Australian amateur golfer (1886–1972)

Eleanor Wright Gatehouse ( Austin, 12 May 1886 – 30 August 1972) was an Australian amateur golfer. She won the Australian Women's Amateur in 1909, 1925 and 1928 and won the Victorian Women's Amateur Championship five times between 1907 and 1927.

==Golf career==
Gatehouse finished third in the 1907 Australian Women's Amateur at Royal Melbourne, and the following week won the Victorian Women's Amateur Championship at Victoria Golf Club. In 1908 she was runner-up to Euphie Bell in the Victorian championship.

Gatehouse won both the Australian and Victorian championship in 1909. In the Australian event at Royal Melbourne she won by 11 strokes from Nancy Parbury and she also finished ahead of Parbury in the Victorian championship. In 1910 she led the qualifying in the Australian Women's Amateur at Royal Adelaide, but was beaten 5 and 4 by Nancy Parbury in the first match-play round. Parbury went on the win the championship. The following month Gatehouse retained the Victorian title, finishing 25 strokes ahead of the runner-up.

After 1910 Gatehouse played little top-level golf for a number of years, following the birth of her son in 1911. She made a return in 1920, finishing runner-up in both the Australian and Victorian championships.

Gatehouse had further successes between 1923 and 1928. In 1923 she was runner-up in the Australian championship but won the Victorian championship for the fourth time. In 1925 at The Australian Golf Club, she won her second Australian Women's Amateur, eight strokes ahead of Mona MacLeod, and she won again in 1928 when it became a match-play event, beating MacLeod in the final at Royal Sydney, 9 and 8. She was also runner-up in the Victorian championship in 1924 and 1926 and a winner for the fifth time in 1927.

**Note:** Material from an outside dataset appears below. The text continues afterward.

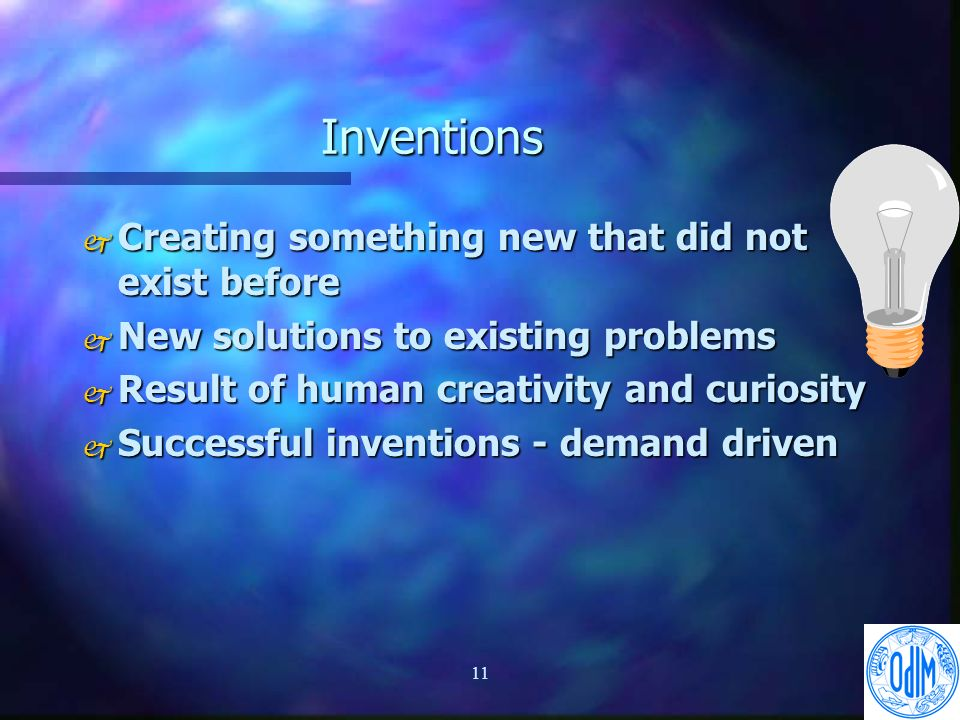 11 Inventions j Creating something new that did not exist before j New solutions to existing problems j Result of human creativity and curiosity j Successful inventions - demand driven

Gatehouse was president of the Victorian Ladies' Golf Union from 1928 to 1936 and from 1942 to 1946.

==Personal life==
Gatehouse was born on 12 May 1886 in Brighton, Victoria, the daughter of Harold Arthur Austin and Elizabeth Strother Wright. She married James Gatehouse on 6 February 1907. They were divorced in 1927. She died on 30 August 1972.